As ChatGPT takes the world by storm, professionals call for regulations and defences against cybercrime
Sophisticated phishing emails, malicious codes, and hacking programmes are among the concerns of cybersecurity experts as the popularity of chatbots grow.
SINGAPORE: The viral artificial intelligence chatbot ChatGPT is finding its way into more homes and offices across the world.
With the ability to answer questions and pump out content within seconds, this generation of chatbots can help users search, explain, write, and create just about anything.
However, experts warn that the increasing use of such AI-powered technology comes with risks, and could facilitate the work of scammers and cybercrime syndicates.
Cybersecurity professionals are calling for regulatory frameworks and user vigilance to prevent individuals from falling victim.
THE RISE OF AI CHATBOTS
ChatGPT’s advantage is the “convenient, direct, and quick solutions” that it generates, said Mr Lester Ho, a user of the chatbot.
The seemingly curated content for each individual is one reason why some users now prefer to use ChatGPT as a search tool over traditional search engines like Google or Bing.
“Google’s downside is that users have to click on different links to find out what is suitable for them. Compare that to ChatGPT, where users are given very quick responses, with one answer given at a time,” he said.
Another draw is the chatbot’s ability to consolidate research into layman terms, making it easier for users to digest information, said Mr Tony Jarvis, director of enterprise security at cyber defence technology firm Darktrace.
Complicated topics such as legal matters, for instance, can be summarised and paraphrased into simple terms.
Its knack for writing complete essays has proven a hit with students seeking help with homework, sending education institutions scrambling to combat misuse, with some outright banning the bot.
Businesses have also flocked to the chatbot, drawn by its content creation and language processing capabilities that can allow firms to save manpower, time and money.
“This is definitely revolutionary technology. I believe sooner or later everybody will use it,” said Dr Alfred Ang, managing director of training provider Tertiary Infotech.
“Powerful chatbots will continue to emerge this year and the next few years,” added Dr Ang, whose firm uses AI to generate content for its website, write social media posts, and script marketing videos.
PHISHING, HACKING FEARS
Developed by San Francisco's OpenAI, ChatGPT set a record for the fastest-growing user base with an estimate of 100 million monthly active users in January this year.
The accessibility, popularity and extensive use of such chatbots are causing increasing concerns among cybersecurity experts over ethical and security considerations.
“Some people might use ChatGPT to create phishing emails. Others might use it to generate malicious codes or for hacking,” said Dr Ang.
Phishing emails are not new – current technique duplicates one template millions of times and mass sends to users. Due to the fixed templates, they are much easier for email systems to detect and warn users, or to automatically block or direct to the spam folder.
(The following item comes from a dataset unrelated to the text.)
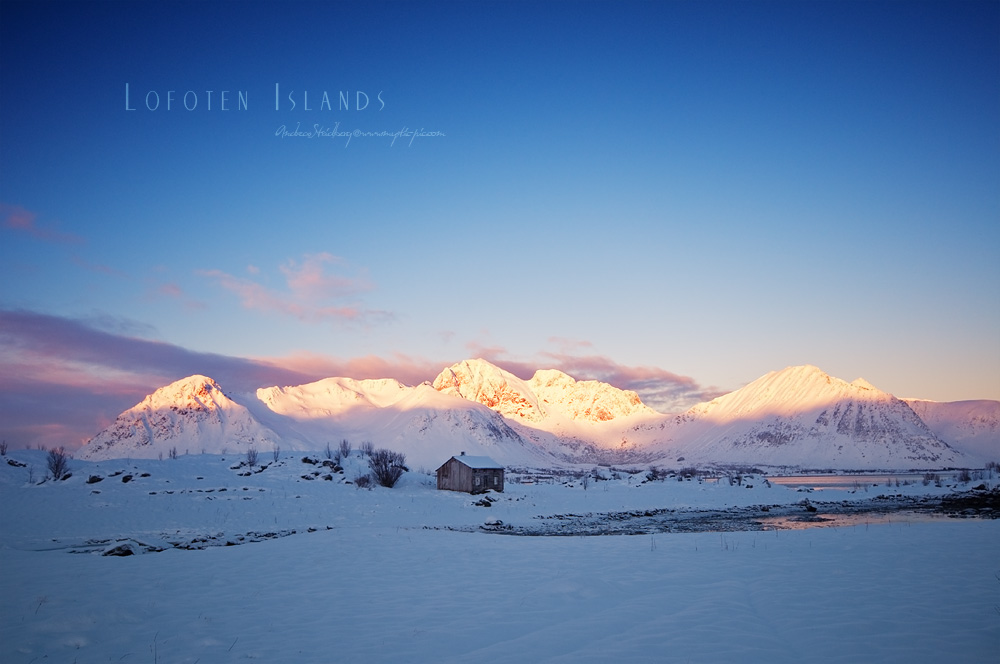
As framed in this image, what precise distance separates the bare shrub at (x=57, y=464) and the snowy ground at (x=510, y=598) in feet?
82.6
“But with AI-generated messages, it would be a lot more difficult to detect because the content looks like human written messages, and every email can look different,” said Professor Lam Kwok Yan from the Nanyang Technological University’s school of computer science and engineering.
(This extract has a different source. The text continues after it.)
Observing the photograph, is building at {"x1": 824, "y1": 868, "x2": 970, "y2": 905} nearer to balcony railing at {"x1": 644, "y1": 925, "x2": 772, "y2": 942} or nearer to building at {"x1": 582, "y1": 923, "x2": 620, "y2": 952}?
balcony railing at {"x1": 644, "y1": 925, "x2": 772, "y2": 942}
These scam emails can now be generated even faster than ever with these chatbots, written in convincing styles free from spelling or grammatical errors so often seen in today’s phishing emails.
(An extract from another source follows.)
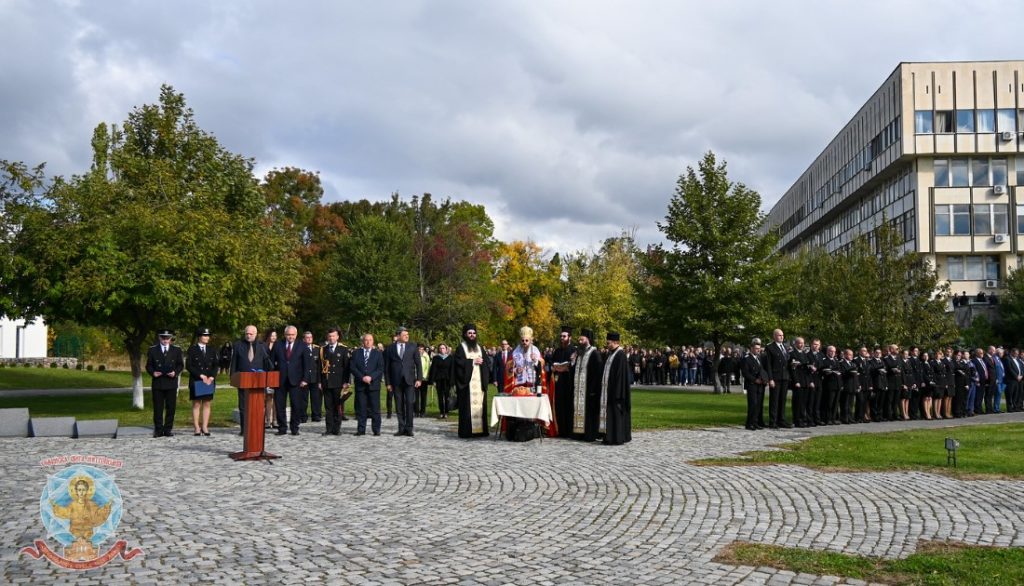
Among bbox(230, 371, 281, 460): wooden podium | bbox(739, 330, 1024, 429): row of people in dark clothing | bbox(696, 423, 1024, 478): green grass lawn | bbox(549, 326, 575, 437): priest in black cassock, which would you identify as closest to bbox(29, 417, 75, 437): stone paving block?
bbox(230, 371, 281, 460): wooden podium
“With this, the chances of phishing emails penetrating into individuals’ mailboxes and being mistakenly clicked on and led to malicious websites (or downloads) will be higher,” Prof Lam said.
Apart from phishing, experts warn that the technology can also be used to write malware code that attacks computer systems.
GOVERNANCE AND REGULATIONS
Tech giants including Google, Microsoft and Baidu are all jumping on the bandwagon, with similar products and plans to advance them amid a chat engine race.
With cybercrimes expected to rise along with the use of AI chatbots, experts are calling on authorities to look into initiatives to defend against threats and safeguard users.
“To mitigate all these problems, (regulatory bodies) should set up some kind of ethical or governance framework, and also improve our Personal Data Protection Act (PDPA) or strengthen cybersecurity,” Dr Ang said.
“Governance and digital trust for the use of AI will have to be investigated so that we know how to prevent abuse or malicious use,” added Prof Lam, who is also a GovWare Programme advisory board member.
Authorities said phishing scams last year jumped by more than 41 per cent from the year before.
Apart from government and regulators racing to implement security measures, users also have a responsibility to keep up with technology news and skills to keep themselves safe, experts said.
“As more people use ChatGPT and provide data for it, we definitely should expect (the bot) to further improve. As end-users, we need to be more cautious. Cyber hygiene will be even more important than ever,” said Prof Lam.
“In the coming years, chatbots are almost certainly going to become more human-like, and it's going to be less obvious that we're talking to one.”